Thursday, June 27, 2019

Thursday Thoughts

The FEHBlog was stunned to read in Health Payer Intelligence that "PwC’s Health Research Institute (HRI) predicted a six percent increase in medical cost trend in 2020, with a five percent net growth rate after adjusting for increased employee cost sharing or altering of benefits." Wow.

The FEHBlog was prompted by a pop up notice on his computer to look into a new arrangement between Amazon and Rite Aid drug stores. The FEHBlog thought that the deal concerned PillPack. However, it turns out according to TechCrunch, that Rite-Aid agreed to allow Amazon to place its new Amazon package pickup service called Counter in one 100 of their stores, at least to start.

The FEHBlog ran across a press release confirming that UnitedHealth's Optum unit has closed on the acquisition of DaVita's Medical Group with the exception of Davita's Las Vega's doctors who wound up with Intermountain Healthcare at the direction of the Federal Trade Commission. It's an interesting trend that large insurers are rapidly expanding into providing healthcare. Whether intended or not, such a move is necessarily a hedge against a Medicare for All bill passing in the next decade that would kill the U.S. private health insurance market.

Federal News Network reports that the House Oversight and Reform Committee beat OPM like a drum again today over the President's reorganization plan.
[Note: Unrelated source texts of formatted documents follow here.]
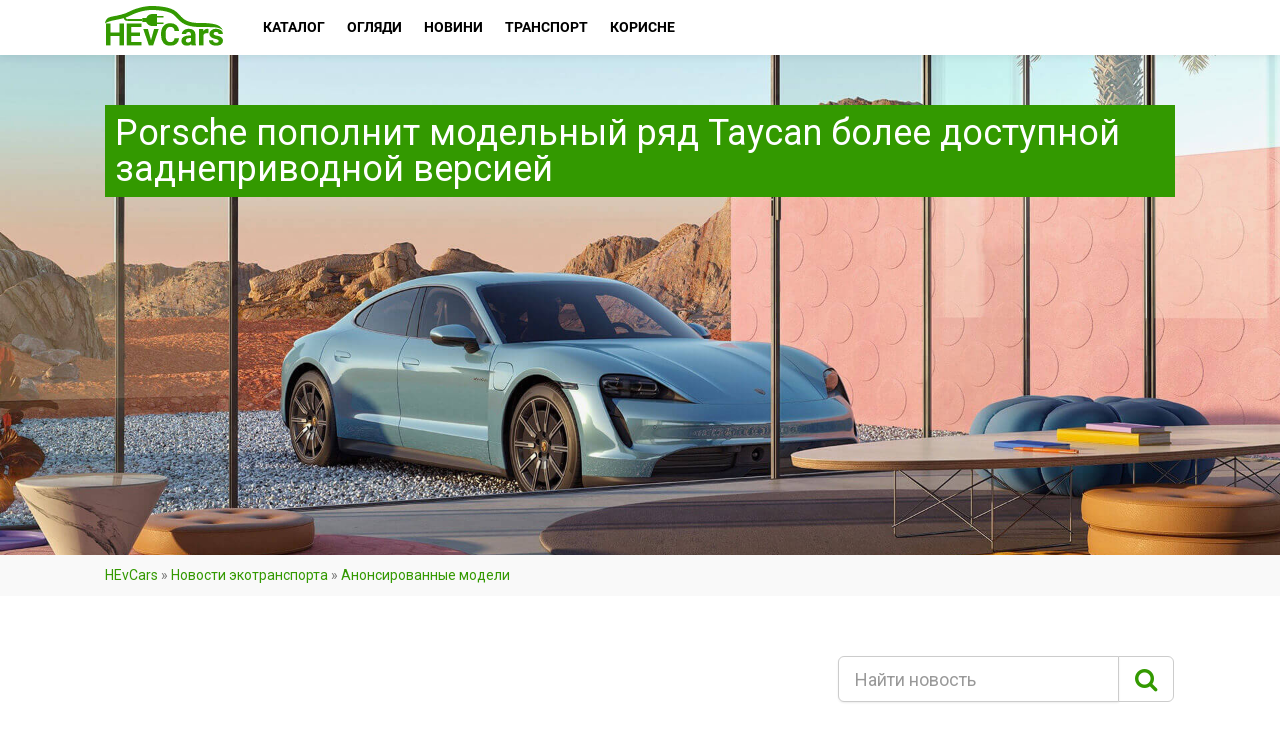

--- FILE ---
content_type: text/html; charset=utf-8
request_url: https://www.google.com/recaptcha/api2/aframe
body_size: 267
content:
<!DOCTYPE HTML><html><head><meta http-equiv="content-type" content="text/html; charset=UTF-8"></head><body><script nonce="wWijCpcrbv3hYiQlE5XDxg">/** Anti-fraud and anti-abuse applications only. See google.com/recaptcha */ try{var clients={'sodar':'https://pagead2.googlesyndication.com/pagead/sodar?'};window.addEventListener("message",function(a){try{if(a.source===window.parent){var b=JSON.parse(a.data);var c=clients[b['id']];if(c){var d=document.createElement('img');d.src=c+b['params']+'&rc='+(localStorage.getItem("rc::a")?sessionStorage.getItem("rc::b"):"");window.document.body.appendChild(d);sessionStorage.setItem("rc::e",parseInt(sessionStorage.getItem("rc::e")||0)+1);localStorage.setItem("rc::h",'1768971518367');}}}catch(b){}});window.parent.postMessage("_grecaptcha_ready", "*");}catch(b){}</script></body></html>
One of the Committee's takeaways is that
Stephen Billy, OPM Deputy Chief of Staff, testified that his agency could not provide a legal analysis of the Administration’s plan to abolish an agency that provides health care and benefits to more than 8 million people because it does not exist. This makes it clear that the Administration has no idea whether its actions related to eliminating OPM are legal, and proves that the Administration’s plan is reckless and ill-conceived.
The Administration never intended to abolish FEGLI, FEHBP, FEDVIP, etc. and the reorganization would not kill those programs. The Administration intends to transfer these functions to GSA and send the policy work to OMB.  Similarly, and for many years, federal government procurement policy is set in OMB and the contracts are created and administered in the agencies principally GSA. No doubt this particular OPM-GSA transfer requires Congressional action. But it's not reckless or ill-conceived. Acting Director Weichert sought bipartisan legislation to iron out the fine points.

Today, according to the Wall Street Journal, the House relented from its position and passed a Senate bill on emergency appropriations for the Mexican border. Does the FEHBlog think this means that eventually the House will accede to a Senate appropriations bill that adopts the Administration's reorganization plan for OPM. No way. The FEHBlog does not think that anyone in Congress wants to expend political capital on this issue. (as opposed to making political hay on it which is happening now) He does think that this development means that it's more likely that the bipartisan Senate bill to lower healthcare costs (S. 1895) will become law this year (see PwC report above).